-- START DOCUMENT --

The Troika, Structural Adjustment and Democratic Tensions in the Eurozone

The political and policy response to the Eurozone crisis can be summed up as follows: centralise fiscal and economic authority at European level and impose structural reforms in product and labour markets, to enhance employment and competitiveness, at national level. This structural adjustment is opening up new tensions between member-states of the Eurozone and between member-states and European institutions. The main driver of the new public policy regime is Germany and the ECB-EU Commission.

The new public policy regime is being imposed upon peripheral member-states, and explicitly stated in the Troika structural adjustment programs of those in receipt of financial aid. The political and policy consequences have created a serious democratic legitimation crisis. But to really understand this new governance regime of centralisation and structural adjustment, and the shifting power relations in Europe, we have to examine the conflict between national fiscal, labour market and macro-economic policies in the core and periphery of the Eurozone before and after the crisis.

Understanding the New Eurozone Governance

The overall objective of the structural adjustment program is to create a ‘real’ Economic and Monetary Union (i.e a genuine optimal currency area). This was made explicit in the recent report by the European Council which outlined four integrated frameworks for the future governance of the Eurozone: financial, budgetary, economic and democratic.

The financial framework is aimed at establishing a centralised supervisory mechanism, affiliated to the ECB, to regulate national banking systems. Once this is established the European Stability Mechanism (ESM) will be tasked with re-capitalising failed banks. It will also enable the harmonisation of national bank deposit schemes.The objective is to overcome the balkanization of Eurozone banking. But there is little empirical evidence to suggest that more centralisation will actually improve the behaviour and credit provision of national banks. In Ireland, the government guaranteed the unsecure debt of Anglo-Irish Bank, because of ECB pressure. More centralisation of regulation does not necessarily produce better decision-making.

This attempt to move toward a European banking union, however, is premised on the implementation of the new budgetary framework. This is primarily about imposing fiscal discipline on national governments by granting stronger rules of surveillance, enforcement, compliance and implementation to a centralised European body. The Eurozone crisis has exposed the interdependence of countries within the Eurozone. National governments, it is argued, are incapable of internalizing the consequences of this. Hence, a centralised budgetary authority will monitor the fiscal behaviour of each country to ensure they do not externalize their reckless behaviour on to other countries. The underlying assumption is that fiscal indiscipline and excessive public spending by peripheral countries is the cause of the Eurozone crisis. The only way to resolve this is to build upon the fiscal stability pact and impose discipline from above.

This attempt to move toward a centralised fiscal union, it is argued, needs to be complemented by economic policies to enhance growth and improve national competitiveness. The ‘economic framework’ aims to do this through building upon the ‘macro-economic scorecard’ by imposing structural reforms in national product and labour markets. To achieve this, European policymakers need to centralise their ability to monitor excessive imbalances between member-states. Imbalances are traced to divergences in national competitiveness. Divergences in national competitiveness are traced to a lack of market flexibility in the price of labour and non-tradable goods. Hence, to remove these structural imbalances, member-states are encouraged to engage in a contract with a centralised European authority to impose structural adjustments. Simultaneously, Europe will push for greater coordination in achieving a unified single market.

-- END DOCUMENT --

• _WHAT TO DO_:
**a.** List the four integrated frameworks for future Eurozone governance named in the Eurozone governance text.
**b.** Carry on the Eurozone governance text from its final sentence.

-- START PROVIDED INFORMATION --

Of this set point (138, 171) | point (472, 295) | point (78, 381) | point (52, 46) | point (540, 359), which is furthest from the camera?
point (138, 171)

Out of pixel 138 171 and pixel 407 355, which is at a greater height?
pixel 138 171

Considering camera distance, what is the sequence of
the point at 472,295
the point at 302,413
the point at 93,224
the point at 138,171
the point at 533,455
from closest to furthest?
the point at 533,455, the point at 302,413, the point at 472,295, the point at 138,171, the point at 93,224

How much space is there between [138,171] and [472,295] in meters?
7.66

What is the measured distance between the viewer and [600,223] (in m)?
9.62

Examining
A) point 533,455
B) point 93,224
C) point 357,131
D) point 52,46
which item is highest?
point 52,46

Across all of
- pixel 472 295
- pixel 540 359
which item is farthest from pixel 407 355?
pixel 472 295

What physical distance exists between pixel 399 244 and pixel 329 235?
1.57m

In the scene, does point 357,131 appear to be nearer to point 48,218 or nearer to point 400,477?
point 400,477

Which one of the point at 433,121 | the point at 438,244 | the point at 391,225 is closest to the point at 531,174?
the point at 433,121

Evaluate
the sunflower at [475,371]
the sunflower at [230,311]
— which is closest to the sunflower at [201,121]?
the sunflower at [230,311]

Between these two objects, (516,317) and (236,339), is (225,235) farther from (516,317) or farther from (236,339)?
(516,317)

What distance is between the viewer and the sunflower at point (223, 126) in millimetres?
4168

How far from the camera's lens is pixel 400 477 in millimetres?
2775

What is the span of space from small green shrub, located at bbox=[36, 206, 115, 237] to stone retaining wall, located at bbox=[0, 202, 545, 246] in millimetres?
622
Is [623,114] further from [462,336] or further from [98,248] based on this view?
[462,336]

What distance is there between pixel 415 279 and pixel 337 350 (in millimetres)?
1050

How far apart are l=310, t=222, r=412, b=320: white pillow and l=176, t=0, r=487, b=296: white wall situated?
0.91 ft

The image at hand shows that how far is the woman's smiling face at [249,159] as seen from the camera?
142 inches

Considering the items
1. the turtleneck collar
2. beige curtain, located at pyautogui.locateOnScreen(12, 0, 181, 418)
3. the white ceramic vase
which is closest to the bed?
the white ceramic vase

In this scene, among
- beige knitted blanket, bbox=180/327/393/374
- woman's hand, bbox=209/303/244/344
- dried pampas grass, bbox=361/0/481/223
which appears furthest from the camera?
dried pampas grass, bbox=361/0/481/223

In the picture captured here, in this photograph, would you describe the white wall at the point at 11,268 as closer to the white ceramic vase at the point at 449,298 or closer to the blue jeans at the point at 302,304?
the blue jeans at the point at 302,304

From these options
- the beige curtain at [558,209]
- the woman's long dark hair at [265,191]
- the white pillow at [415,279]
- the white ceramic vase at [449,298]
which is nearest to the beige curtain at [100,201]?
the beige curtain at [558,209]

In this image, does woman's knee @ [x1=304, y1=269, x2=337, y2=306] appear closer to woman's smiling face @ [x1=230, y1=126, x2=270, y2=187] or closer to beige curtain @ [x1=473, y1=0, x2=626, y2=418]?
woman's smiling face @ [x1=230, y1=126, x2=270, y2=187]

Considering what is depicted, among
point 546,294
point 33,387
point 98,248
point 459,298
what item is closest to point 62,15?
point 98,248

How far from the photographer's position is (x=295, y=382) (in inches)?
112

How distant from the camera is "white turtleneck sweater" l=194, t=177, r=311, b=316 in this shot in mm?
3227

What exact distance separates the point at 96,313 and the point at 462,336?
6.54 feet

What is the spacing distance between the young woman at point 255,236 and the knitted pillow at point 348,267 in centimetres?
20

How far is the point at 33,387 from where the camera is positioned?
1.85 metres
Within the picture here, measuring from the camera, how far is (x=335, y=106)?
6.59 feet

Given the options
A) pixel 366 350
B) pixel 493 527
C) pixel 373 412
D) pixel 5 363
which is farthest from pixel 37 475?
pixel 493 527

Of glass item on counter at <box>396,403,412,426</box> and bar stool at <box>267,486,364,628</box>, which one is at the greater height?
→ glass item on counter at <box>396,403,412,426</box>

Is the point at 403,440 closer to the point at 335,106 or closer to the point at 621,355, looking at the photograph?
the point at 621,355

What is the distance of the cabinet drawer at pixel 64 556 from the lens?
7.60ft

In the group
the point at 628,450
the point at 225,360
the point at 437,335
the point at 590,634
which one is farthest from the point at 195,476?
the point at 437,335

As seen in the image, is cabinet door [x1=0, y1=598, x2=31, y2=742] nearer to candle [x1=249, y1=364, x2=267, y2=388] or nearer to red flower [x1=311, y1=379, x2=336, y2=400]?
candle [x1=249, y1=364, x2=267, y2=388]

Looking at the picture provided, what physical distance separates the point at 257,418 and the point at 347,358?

-- END PROVIDED INFORMATION --

• _EXERCISE ANSWERS_:
**a.** Financial, budgetary, economic, democratic

**b.**
Finally, the new centralised power of European institutions and their proposed policy of structural adjustment needs to be legitimated. The ‘democratic’ framework aims to do this through enhancing the co-operation between national and European parliament. Article 13 of the Treaty on Stability, Coordination and Governance will enable this dialogue to take place, and subsequently provide the space for national governments to legitimise, ex-ante, the imposition of pre-established economic policies. In other words, the national and European parliament need to find ways to legitimate economic decisions that have already been taken.

So, to summarise, the newly proposed governance of the Eurozone can be described as follows: at national level fiscal consolidation is designed to reduce the budget deficit which is assumed to be a necessary pre-condition for reducing public debt. Structural adjustment in labour and product markets is designed to offset the effects of this fiscal austerity on economic growth. Economic and employment growth is being blocked by national wage rigidity and employment protection. If these are liberalised, it will enable greater intra and inter-labour market mobility (Blanchflower et al 2010)

Making these more labour markets more flexible will reduce the price of wages and encourage employers to re-invest in job creation. The outcome will be a ‘real’ monetary union with centralised fiscal discipline, flexible labour markets, labour mobility and wage/price flexibility. If this sounds familiar then you have probably read an introduction to neoclassical economics: free markets require supply side structural reforms to enhance price flexibility (primarily labour) to offset the effects of a macroeconomic shock. The problem with this assumption of market convergence is that it does not confront the deep structural, political and cultural differences between member-states of the Eurozone.

The newly proposed Euro governance framework, however, is a step-forward in that it recognises that the problems of the Eurozone are internal macro-economic imbalances between core and peripheral regions that have been built up since the establishment of the EMU. The problem is it places all of the adjustment on deficit countries, ignores the real source of the Eurozone crisis: a dualised macro-economic growth pattern in core and peripheral regions of the Eurozone, perpetuates the myth of institutional convergence across radically diverse political economies, and ignores the distributional implications that have to be internalised by the democratic state.

To tease out these tensions in the Eurozone I will examine the conflict between national fiscal, labour market and macro-economic policies in the core and periphery of the Eurozone before and after the crisis.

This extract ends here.